Products must include information that makes it possible to identify the product and trace it and remove it from the market, if necessary.

Companies are responsible for the safety of the products they manufacture, import and sell. A company must know where the raw materials used in the product were procured from, where the product was acquired from, and where the products were forwarded to in the delivery chain.

The product or its packaging must display the following information:

  • The name, model and serial number of the product in accordance with commercial practice
  • Contact information of the manufacturer, commissioner or importer
  • In certain cases, the information about the production lot of the product, the production lot identifier, year of manufacture, or other information required to identify or trace the product, if necessary.


Product group-specific traceability requirements

Product group-specific special legislation includes separate provisions on the traceability of certain product groups.

Check the legislation for more specific requirements on a product:

  • electrical appliances
  • chemicals
  • cosmetic products
  • precious metals
  • machinery
  • personal protective equipment
  • toys
  • aerosols
  • construction products
  • rescue service equipment
  • pressure equipment 
  • fireworks, explosives
  • quipment in potentially explosive atmospheres
  • gas equipment


Why is the traceability information useful?

If a product is found to pose risks, the company must remove the product from sale and the consumers, and it must notify consumers about the danger.

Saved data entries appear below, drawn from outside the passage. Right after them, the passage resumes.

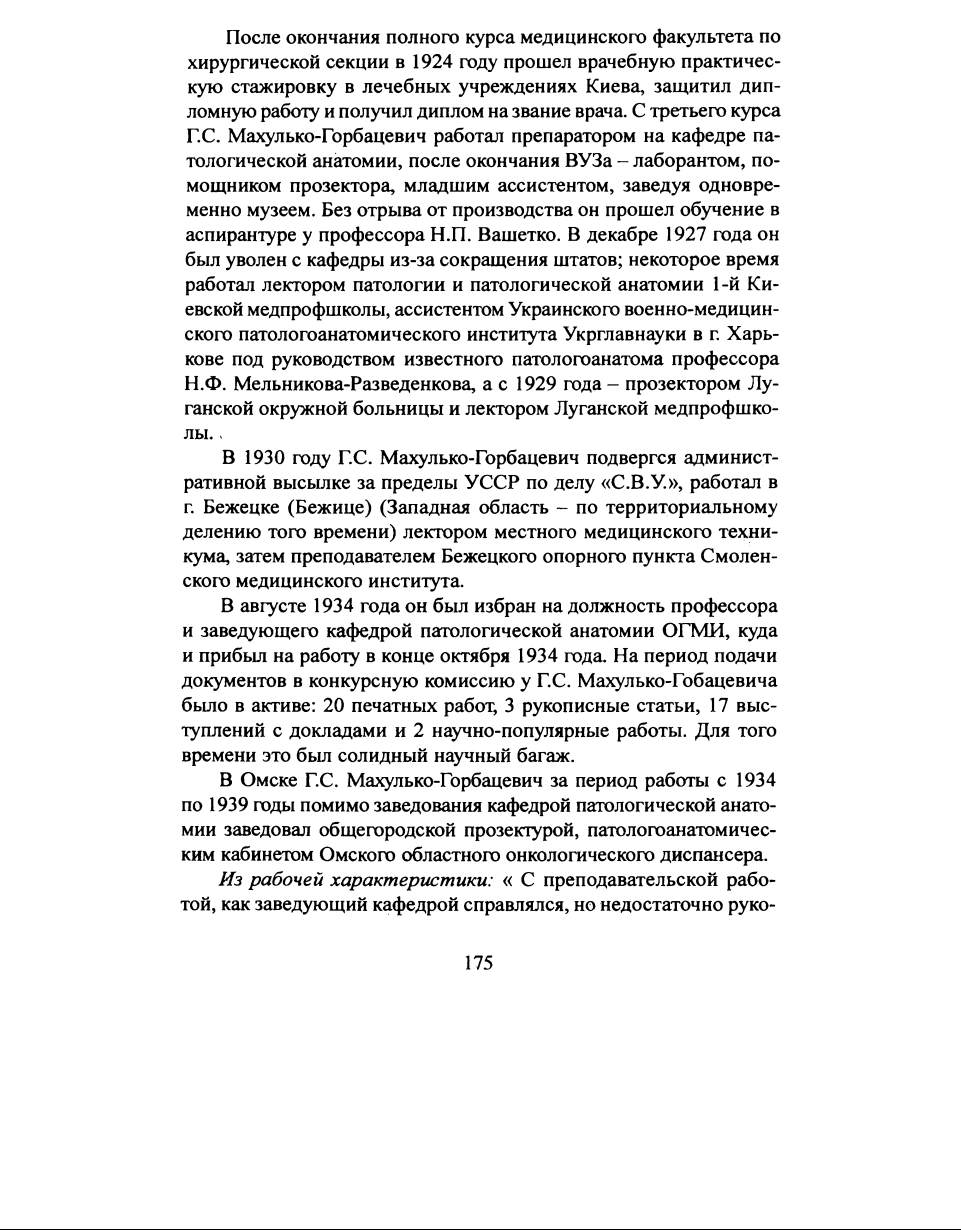 После окончания полного курса медицинского факультета по хирургической секции в 1924 году прошел врачебную практическую стажировку в лечебных учреждениях Киева, защитил дипломную работу и получил диплом на звание врача. С третьего курса Г.С. Махулько-Горбацевич работал препаратором на кафедре патологической анатомии, после окончания ВУЗа – лаборантом, помощником прозектора, младшим ассистентом, заведуя одновременно музеем. Без отрыва от производства он прошел обучение в аспирантуре у профессора Н.П. Вашетко. В декабре 1927 года он был уволен с кафедры из-за сокращения штатов; некоторое время работал лектором патологии и патологической анатомии 1-й Киевской медпрофшколы, ассистентом Украинского военно-медицинского патологоанатомического института Укрглавнауки в г. Харькове под руководством известного патологоанатома профессора Н.Ф. Мельникова-Разведенкова, а с 1929 года – прозектором Луганской окружной больницы и лектором Луганской медпрофшколы.

В 1930 году Г.С. Махулько-Горбацевич подвергся административной высылке за пределы УССР по делу «С.В.У.», работал в г. Бежецке (Бежице) (Западная область – по территориальному делению того времени) лектором местного медицинского техникума, затем преподавателем Бежецкого опорного пункта Смоленского медицинского института.

В августе 1934 года он был избран на должность профессора и заведующего кафедрой патологической анатомии ОГМИ, куда и прибыл на работу в конце октября 1934 года. На период подачи документов в конкурсную комиссию у Г.С. Махулько-Гобацевича было в активе: 20 печатных работ, 3 рукописные статьи, 17 выступлений с докладами и 2 научно-популярные работы. Для того времени это был солидный научный багаж.

В Омске Г.С. Махулько-Горбацевич за период работы с 1934 по 1939 годы помимо заведования кафедрой патологической анатомии заведовал общегородской прозектурой, патологоанатомическим кабинетом Омского областного онкологического диспансера.

Из рабочей характеристики: « С преподавательской работой, как заведующий кафедрой справлялся, но недостаточно руко-

175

If the products do not have a production lot identifier or a similar marking, recalling a specific production lot is difficult and it may be extremely expensive.

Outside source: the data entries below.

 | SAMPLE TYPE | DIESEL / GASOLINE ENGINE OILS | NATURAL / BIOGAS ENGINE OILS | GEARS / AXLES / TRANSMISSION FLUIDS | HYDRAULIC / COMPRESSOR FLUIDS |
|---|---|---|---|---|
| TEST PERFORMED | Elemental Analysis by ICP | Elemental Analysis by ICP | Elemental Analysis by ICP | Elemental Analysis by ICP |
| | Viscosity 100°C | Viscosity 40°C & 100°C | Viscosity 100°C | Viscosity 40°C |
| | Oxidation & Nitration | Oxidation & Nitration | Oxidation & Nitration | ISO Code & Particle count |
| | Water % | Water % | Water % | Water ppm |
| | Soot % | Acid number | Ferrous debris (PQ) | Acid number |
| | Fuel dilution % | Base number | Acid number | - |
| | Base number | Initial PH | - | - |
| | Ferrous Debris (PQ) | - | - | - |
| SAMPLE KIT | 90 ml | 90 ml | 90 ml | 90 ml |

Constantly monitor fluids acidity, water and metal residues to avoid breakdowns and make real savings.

Benefits of traceability information for the company and the consumers:

  • Enables limited recalls of specific production lots
  • Allows distributing accurate product-specific information to the consumers and the supervisory authorities
  • Improves the safety of consumers, because dangerous products can be removed from the market quickly
  • Improves the safety of companies, because defective products can be found and corrected quickly
  • Ensures that the supervisory authorities receive information
  • Allows companies to manage the material inventory and deliveries, among other things.